(Beginning of Quoted passage)

By Fred Murphy, N. B. Review, Summer 1998
"To be ruled is to be kept an eye on," said the French anarchist Pierre-Joseph Proudhon—"inspected, spied on, regulated, indoctrinated, sermonized, listed and checked off, estimated, appraised, censured, ordered about...To be ruled is at every operation, transaction, movement, to be noted, registered, counted, priced, admonished, prevented, reformed, corrected." In Seeing Like a State, the Yale anthropologist and historian of peasant movements James Scott provides an extensive gloss on Proudhon's aphorism and considers the tragic consequences that have ensued time and again in the 20th century when rulers with the capacity to monitor human populations in such ways have embarked on grandiose projects to reshape social and economic arrangements.

(End of Quoted passage)

- _Exercise details_: List every person named in the book review, including its byline.

(Beginning of Records shown)

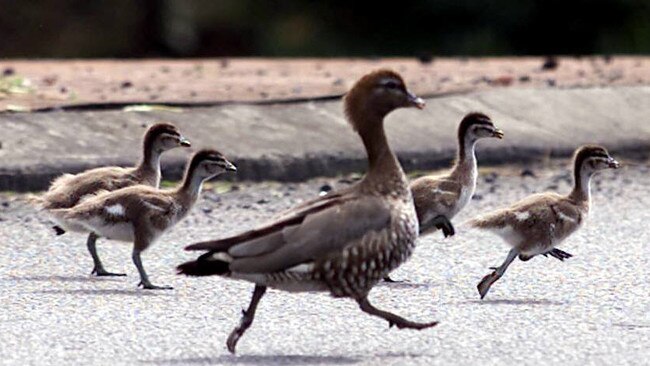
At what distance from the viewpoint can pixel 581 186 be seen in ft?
43.8

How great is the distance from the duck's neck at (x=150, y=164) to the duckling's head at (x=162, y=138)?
0.01 meters

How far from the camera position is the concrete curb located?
16438 millimetres

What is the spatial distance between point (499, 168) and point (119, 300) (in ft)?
22.5

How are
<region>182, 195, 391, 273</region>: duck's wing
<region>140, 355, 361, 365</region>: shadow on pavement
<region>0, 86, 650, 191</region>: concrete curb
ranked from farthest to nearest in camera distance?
<region>0, 86, 650, 191</region>: concrete curb
<region>182, 195, 391, 273</region>: duck's wing
<region>140, 355, 361, 365</region>: shadow on pavement

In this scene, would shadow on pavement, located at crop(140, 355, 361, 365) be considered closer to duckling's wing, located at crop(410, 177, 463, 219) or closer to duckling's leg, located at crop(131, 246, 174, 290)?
duckling's leg, located at crop(131, 246, 174, 290)

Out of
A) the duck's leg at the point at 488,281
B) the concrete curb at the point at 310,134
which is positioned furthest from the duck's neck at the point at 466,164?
the concrete curb at the point at 310,134

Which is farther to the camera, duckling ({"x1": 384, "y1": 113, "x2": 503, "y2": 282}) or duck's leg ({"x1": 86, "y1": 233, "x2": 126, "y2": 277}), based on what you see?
duckling ({"x1": 384, "y1": 113, "x2": 503, "y2": 282})

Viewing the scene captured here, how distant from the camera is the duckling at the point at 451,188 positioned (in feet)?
43.5

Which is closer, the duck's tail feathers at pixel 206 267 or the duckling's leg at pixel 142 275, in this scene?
the duck's tail feathers at pixel 206 267

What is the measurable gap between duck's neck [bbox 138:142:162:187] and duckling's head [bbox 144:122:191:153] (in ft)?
0.05

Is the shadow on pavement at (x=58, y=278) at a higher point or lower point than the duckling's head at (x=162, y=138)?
lower

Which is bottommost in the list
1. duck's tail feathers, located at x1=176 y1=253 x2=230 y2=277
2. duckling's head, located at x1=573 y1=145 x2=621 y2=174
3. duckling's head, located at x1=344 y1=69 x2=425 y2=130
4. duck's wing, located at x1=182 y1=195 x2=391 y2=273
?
duckling's head, located at x1=573 y1=145 x2=621 y2=174

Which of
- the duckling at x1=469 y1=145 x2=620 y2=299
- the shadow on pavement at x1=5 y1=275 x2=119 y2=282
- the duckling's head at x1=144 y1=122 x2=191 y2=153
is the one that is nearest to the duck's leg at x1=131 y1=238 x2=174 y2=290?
the shadow on pavement at x1=5 y1=275 x2=119 y2=282

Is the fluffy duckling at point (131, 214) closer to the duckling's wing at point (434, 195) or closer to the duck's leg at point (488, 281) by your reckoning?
the duckling's wing at point (434, 195)
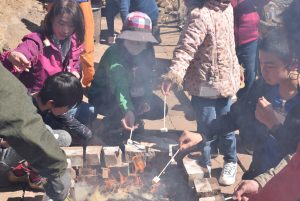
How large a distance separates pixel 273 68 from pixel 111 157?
5.31ft

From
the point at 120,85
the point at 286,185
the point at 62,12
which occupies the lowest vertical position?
the point at 120,85

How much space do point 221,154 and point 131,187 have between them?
133 cm

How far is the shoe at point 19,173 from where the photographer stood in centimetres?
382

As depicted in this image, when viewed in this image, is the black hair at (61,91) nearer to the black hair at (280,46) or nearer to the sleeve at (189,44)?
the sleeve at (189,44)

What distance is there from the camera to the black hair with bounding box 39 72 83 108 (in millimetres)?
3703

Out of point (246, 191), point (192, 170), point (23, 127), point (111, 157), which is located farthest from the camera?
point (111, 157)

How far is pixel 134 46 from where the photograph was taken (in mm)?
4484

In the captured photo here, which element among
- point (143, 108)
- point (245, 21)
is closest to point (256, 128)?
point (143, 108)

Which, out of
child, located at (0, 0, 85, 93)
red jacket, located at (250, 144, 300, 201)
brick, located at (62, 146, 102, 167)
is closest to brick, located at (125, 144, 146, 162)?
brick, located at (62, 146, 102, 167)

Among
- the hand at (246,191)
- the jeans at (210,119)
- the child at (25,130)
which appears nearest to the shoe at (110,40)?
the jeans at (210,119)

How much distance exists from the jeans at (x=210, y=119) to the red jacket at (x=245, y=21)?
110cm

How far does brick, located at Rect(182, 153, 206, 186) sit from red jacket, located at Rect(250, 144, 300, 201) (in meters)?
1.15

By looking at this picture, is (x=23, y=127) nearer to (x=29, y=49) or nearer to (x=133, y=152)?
(x=133, y=152)

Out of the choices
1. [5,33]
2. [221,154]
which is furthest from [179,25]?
[221,154]
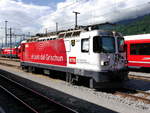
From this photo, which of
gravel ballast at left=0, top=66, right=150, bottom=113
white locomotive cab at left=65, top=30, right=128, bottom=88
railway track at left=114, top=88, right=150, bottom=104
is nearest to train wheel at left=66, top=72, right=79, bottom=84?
gravel ballast at left=0, top=66, right=150, bottom=113

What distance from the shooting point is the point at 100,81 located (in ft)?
33.7

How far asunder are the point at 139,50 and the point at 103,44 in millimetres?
8833

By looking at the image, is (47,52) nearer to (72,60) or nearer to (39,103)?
(72,60)

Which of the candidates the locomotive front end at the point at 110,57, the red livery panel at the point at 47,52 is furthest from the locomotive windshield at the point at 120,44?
the red livery panel at the point at 47,52

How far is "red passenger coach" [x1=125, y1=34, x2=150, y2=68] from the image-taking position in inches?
681

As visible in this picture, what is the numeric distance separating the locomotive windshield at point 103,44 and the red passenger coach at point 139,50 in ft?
25.8

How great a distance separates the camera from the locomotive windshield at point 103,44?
10.4 meters

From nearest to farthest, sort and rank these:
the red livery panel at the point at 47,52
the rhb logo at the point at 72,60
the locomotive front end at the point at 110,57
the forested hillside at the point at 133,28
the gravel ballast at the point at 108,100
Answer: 1. the gravel ballast at the point at 108,100
2. the locomotive front end at the point at 110,57
3. the rhb logo at the point at 72,60
4. the red livery panel at the point at 47,52
5. the forested hillside at the point at 133,28

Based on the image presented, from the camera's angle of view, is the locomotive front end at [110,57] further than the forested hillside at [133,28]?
No

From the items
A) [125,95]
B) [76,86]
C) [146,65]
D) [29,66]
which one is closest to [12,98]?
[76,86]

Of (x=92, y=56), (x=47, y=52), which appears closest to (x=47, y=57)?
(x=47, y=52)

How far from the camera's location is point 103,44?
10492mm

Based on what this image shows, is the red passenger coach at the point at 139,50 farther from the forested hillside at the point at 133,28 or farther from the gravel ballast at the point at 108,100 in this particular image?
the forested hillside at the point at 133,28

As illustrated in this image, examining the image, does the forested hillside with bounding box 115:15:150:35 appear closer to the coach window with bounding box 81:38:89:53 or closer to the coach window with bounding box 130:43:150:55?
the coach window with bounding box 130:43:150:55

(End of Records shown)

- _Reply_: Fred Murphy, Pierre-Joseph Proudhon, James Scott